→ **EXERCISE DESCRIPTION**:
In the records below, swap "camera" for "lens" and write out again only the lines from the one with "Is point (130, 315)" up to and including the one with "3.04 metres", leaving everything else unchanged.

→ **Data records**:
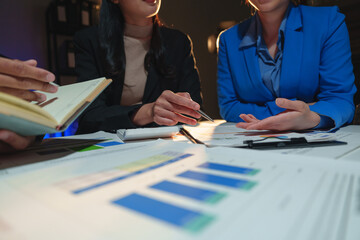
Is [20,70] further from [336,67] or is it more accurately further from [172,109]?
[336,67]

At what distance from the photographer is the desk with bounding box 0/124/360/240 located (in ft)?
0.57

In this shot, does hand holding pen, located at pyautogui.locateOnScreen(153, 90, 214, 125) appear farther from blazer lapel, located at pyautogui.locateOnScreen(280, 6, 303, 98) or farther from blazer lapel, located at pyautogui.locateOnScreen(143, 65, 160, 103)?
blazer lapel, located at pyautogui.locateOnScreen(280, 6, 303, 98)

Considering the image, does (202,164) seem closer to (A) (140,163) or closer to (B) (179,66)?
(A) (140,163)

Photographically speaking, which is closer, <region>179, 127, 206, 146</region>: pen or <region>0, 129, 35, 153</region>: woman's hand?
<region>0, 129, 35, 153</region>: woman's hand

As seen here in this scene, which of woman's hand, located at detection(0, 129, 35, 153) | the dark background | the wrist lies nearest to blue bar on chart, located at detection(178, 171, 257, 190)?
woman's hand, located at detection(0, 129, 35, 153)

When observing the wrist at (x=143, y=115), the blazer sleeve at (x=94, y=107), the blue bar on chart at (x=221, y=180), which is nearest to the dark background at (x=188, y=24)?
the blazer sleeve at (x=94, y=107)

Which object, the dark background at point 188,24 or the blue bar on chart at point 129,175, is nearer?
the blue bar on chart at point 129,175

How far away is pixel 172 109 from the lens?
69 cm

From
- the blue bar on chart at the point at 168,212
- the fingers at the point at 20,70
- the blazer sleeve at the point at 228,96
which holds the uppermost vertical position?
the fingers at the point at 20,70

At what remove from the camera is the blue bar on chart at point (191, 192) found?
8.7 inches

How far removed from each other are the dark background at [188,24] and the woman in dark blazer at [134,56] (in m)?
0.30

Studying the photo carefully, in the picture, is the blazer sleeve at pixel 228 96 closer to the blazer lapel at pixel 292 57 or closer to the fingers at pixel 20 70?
the blazer lapel at pixel 292 57

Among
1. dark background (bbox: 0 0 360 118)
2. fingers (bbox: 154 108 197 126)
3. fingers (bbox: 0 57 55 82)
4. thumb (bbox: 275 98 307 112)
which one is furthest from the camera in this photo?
dark background (bbox: 0 0 360 118)

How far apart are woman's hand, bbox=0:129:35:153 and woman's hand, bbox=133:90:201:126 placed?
0.34 m
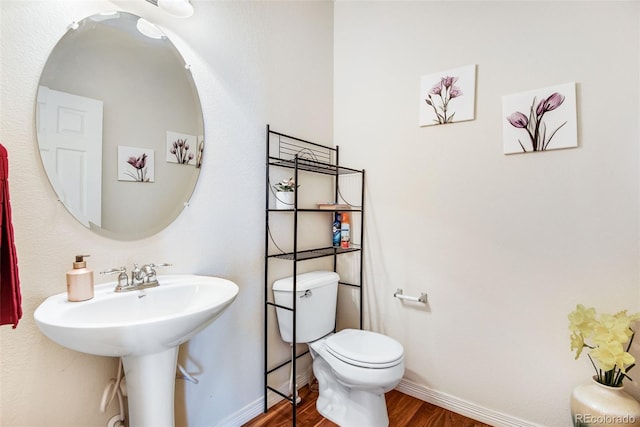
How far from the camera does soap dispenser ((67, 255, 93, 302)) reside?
0.93 meters

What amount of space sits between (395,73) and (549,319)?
1.61 meters

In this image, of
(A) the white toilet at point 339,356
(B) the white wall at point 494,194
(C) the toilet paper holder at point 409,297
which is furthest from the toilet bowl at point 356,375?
(B) the white wall at point 494,194

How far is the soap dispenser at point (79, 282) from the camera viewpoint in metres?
0.93

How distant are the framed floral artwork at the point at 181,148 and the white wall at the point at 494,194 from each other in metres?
1.11

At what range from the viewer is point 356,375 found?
55.7 inches

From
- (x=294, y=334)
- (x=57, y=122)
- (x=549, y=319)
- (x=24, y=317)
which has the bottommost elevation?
(x=294, y=334)

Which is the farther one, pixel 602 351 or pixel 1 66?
pixel 602 351

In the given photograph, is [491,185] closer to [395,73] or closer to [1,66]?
[395,73]

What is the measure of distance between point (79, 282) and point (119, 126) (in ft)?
1.90

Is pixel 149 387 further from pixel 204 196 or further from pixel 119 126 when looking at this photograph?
pixel 119 126

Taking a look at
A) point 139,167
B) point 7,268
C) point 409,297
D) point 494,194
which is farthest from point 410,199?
point 7,268

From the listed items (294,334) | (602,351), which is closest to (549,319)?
(602,351)

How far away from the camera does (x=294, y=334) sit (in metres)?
1.57

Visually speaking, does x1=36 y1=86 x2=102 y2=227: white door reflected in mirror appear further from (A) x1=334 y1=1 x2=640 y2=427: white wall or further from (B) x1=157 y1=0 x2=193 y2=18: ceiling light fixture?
(A) x1=334 y1=1 x2=640 y2=427: white wall
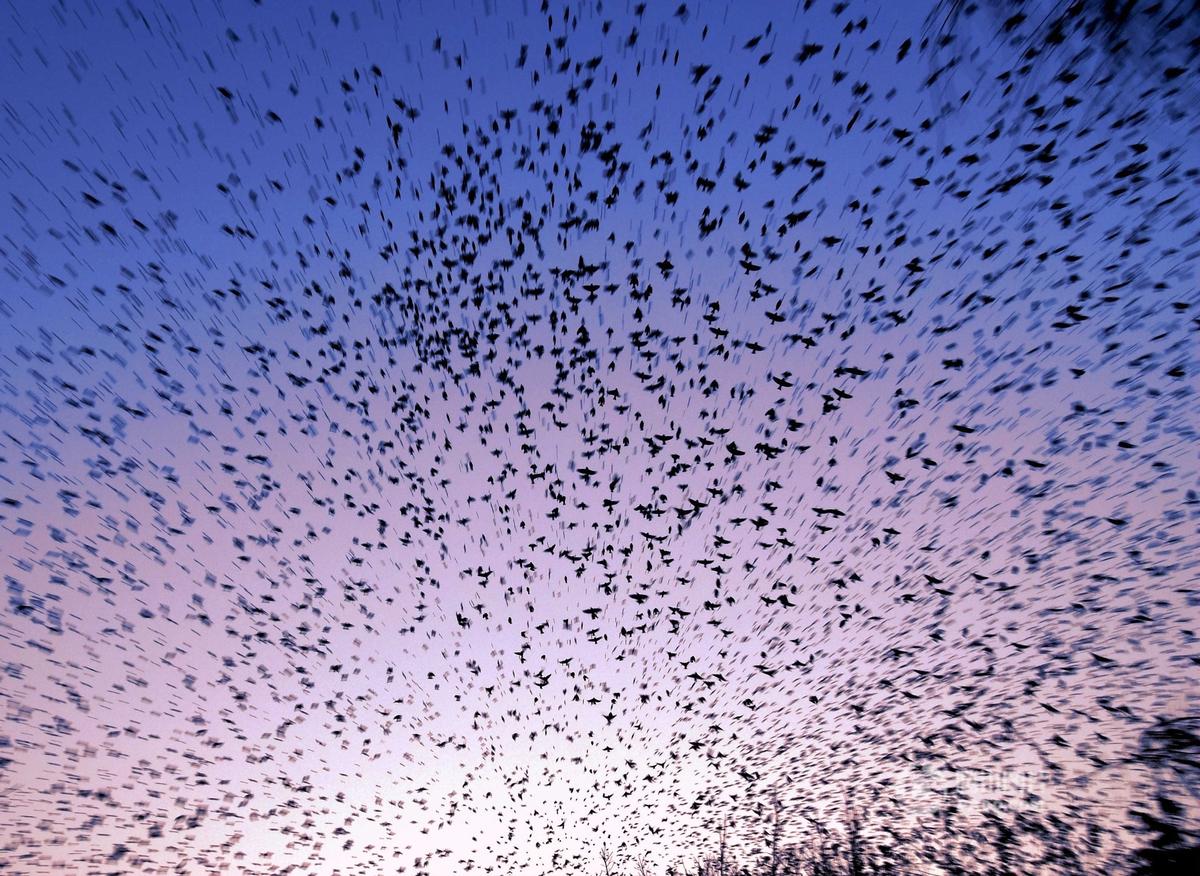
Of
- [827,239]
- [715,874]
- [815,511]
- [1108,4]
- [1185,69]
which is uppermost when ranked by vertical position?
[827,239]

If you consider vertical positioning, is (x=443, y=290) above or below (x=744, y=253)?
below

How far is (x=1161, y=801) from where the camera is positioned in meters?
15.5

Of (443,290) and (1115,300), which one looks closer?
(1115,300)

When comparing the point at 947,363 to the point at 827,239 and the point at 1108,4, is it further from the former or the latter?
the point at 1108,4

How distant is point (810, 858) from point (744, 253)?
141 feet

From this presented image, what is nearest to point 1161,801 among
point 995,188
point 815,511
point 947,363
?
point 815,511

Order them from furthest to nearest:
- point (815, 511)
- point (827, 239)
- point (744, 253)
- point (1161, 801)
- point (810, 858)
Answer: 1. point (810, 858)
2. point (1161, 801)
3. point (815, 511)
4. point (744, 253)
5. point (827, 239)

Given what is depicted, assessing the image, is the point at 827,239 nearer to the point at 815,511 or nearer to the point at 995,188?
the point at 995,188

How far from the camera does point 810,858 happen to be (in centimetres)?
4238

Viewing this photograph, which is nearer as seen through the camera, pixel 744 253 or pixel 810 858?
pixel 744 253

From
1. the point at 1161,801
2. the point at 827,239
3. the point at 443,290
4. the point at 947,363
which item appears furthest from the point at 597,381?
the point at 1161,801

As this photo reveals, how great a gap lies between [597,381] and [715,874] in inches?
1740

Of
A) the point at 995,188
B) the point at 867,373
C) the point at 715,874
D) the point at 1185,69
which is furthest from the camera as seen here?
the point at 715,874

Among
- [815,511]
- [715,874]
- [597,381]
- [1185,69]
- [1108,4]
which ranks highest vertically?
[597,381]
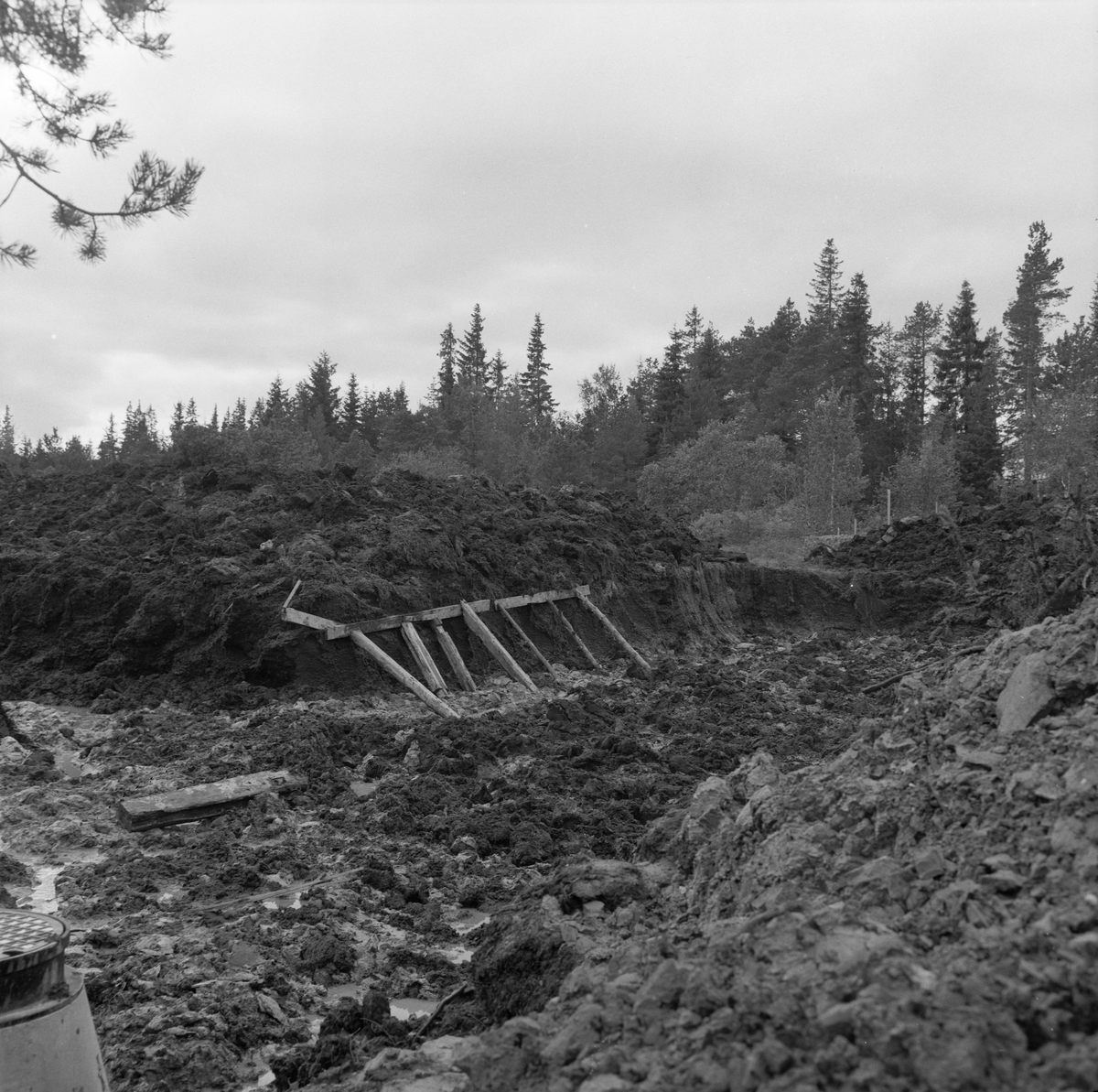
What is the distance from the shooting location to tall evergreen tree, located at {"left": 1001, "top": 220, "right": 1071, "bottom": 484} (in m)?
47.8

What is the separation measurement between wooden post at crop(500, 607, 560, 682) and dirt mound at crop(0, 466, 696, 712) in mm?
593

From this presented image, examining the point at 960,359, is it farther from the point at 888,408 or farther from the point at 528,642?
the point at 528,642

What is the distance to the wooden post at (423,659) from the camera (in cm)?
1105

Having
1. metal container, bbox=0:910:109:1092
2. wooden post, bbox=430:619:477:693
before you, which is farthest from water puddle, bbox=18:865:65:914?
wooden post, bbox=430:619:477:693

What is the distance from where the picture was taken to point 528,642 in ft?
43.1

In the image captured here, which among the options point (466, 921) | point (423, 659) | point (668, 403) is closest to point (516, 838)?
point (466, 921)

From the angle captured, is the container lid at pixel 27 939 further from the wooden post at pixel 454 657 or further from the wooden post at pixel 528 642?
the wooden post at pixel 528 642

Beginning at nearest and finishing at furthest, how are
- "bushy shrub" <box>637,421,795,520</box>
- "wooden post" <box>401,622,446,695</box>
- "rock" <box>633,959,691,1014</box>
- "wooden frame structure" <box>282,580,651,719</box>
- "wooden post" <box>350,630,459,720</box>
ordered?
"rock" <box>633,959,691,1014</box> < "wooden post" <box>350,630,459,720</box> < "wooden frame structure" <box>282,580,651,719</box> < "wooden post" <box>401,622,446,695</box> < "bushy shrub" <box>637,421,795,520</box>

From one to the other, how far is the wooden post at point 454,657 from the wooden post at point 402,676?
0.70 m

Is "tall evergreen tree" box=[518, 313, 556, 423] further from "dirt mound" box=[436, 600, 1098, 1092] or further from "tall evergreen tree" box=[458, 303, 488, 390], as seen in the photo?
"dirt mound" box=[436, 600, 1098, 1092]

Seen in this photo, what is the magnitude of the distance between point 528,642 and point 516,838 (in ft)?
22.2

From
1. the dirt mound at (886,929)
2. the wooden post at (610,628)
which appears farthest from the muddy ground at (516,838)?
the wooden post at (610,628)

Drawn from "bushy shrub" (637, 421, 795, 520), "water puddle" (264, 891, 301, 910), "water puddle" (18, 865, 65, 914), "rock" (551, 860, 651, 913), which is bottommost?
"water puddle" (264, 891, 301, 910)

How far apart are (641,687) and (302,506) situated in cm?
600
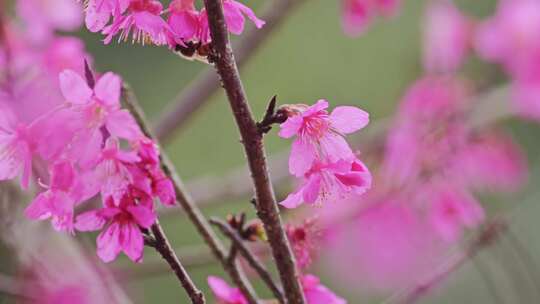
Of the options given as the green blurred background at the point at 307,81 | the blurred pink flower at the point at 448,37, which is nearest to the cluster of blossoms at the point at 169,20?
the blurred pink flower at the point at 448,37

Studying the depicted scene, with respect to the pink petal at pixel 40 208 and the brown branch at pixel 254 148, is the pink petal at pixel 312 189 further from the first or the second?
the pink petal at pixel 40 208

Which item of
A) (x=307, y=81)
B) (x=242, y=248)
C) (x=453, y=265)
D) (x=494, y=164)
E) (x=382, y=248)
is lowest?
(x=382, y=248)

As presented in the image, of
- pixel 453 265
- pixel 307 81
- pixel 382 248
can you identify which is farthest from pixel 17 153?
pixel 307 81

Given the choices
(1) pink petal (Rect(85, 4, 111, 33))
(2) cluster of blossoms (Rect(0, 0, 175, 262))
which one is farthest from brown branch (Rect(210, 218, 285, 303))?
(1) pink petal (Rect(85, 4, 111, 33))

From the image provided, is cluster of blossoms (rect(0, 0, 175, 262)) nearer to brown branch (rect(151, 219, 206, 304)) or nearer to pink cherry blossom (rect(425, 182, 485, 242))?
brown branch (rect(151, 219, 206, 304))

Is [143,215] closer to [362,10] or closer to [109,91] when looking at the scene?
[109,91]
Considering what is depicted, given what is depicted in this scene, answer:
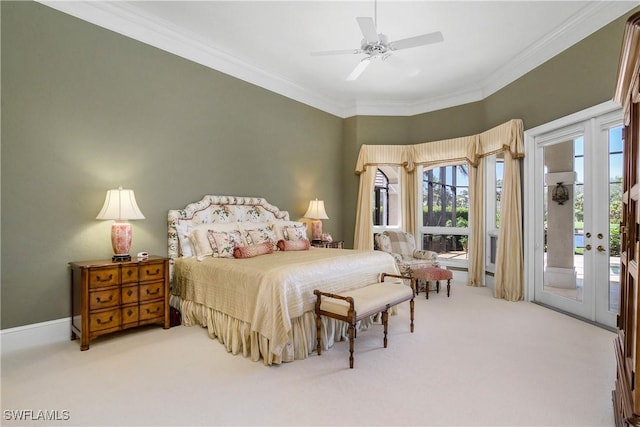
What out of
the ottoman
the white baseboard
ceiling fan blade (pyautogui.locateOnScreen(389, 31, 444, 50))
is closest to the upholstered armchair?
the ottoman

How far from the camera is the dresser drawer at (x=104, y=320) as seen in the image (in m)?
2.97

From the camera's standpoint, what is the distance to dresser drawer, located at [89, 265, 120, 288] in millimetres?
2969

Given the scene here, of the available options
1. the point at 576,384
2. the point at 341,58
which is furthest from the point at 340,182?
the point at 576,384

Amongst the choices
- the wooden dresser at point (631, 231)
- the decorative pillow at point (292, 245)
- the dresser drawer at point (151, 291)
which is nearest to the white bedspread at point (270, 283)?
the dresser drawer at point (151, 291)

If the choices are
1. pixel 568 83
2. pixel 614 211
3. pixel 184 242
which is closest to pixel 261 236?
pixel 184 242

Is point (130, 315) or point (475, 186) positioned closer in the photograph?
point (130, 315)

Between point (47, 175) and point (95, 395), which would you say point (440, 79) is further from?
point (95, 395)

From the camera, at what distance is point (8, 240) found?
2906 mm

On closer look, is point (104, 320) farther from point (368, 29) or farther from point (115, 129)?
point (368, 29)

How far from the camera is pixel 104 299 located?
3.04 metres

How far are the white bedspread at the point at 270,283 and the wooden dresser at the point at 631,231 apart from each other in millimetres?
2035

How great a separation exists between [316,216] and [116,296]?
3205 mm

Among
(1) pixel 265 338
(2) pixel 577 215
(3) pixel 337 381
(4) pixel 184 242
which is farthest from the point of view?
(2) pixel 577 215

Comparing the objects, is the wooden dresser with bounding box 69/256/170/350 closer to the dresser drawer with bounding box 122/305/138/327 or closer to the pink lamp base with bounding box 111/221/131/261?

→ **EXERCISE RESPONSE**:
Is point (130, 315) or point (475, 186) positioned closer in the photograph?
point (130, 315)

Between point (47, 175) and point (95, 395), which would you say point (440, 79) is further from?
point (95, 395)

From the lens, at what distance is point (8, 240) found?
2906 mm

On closer look, is point (104, 320) farther from point (368, 29) or farther from point (115, 129)?
point (368, 29)

How far from the lens is pixel 104 299 located?
3.04 metres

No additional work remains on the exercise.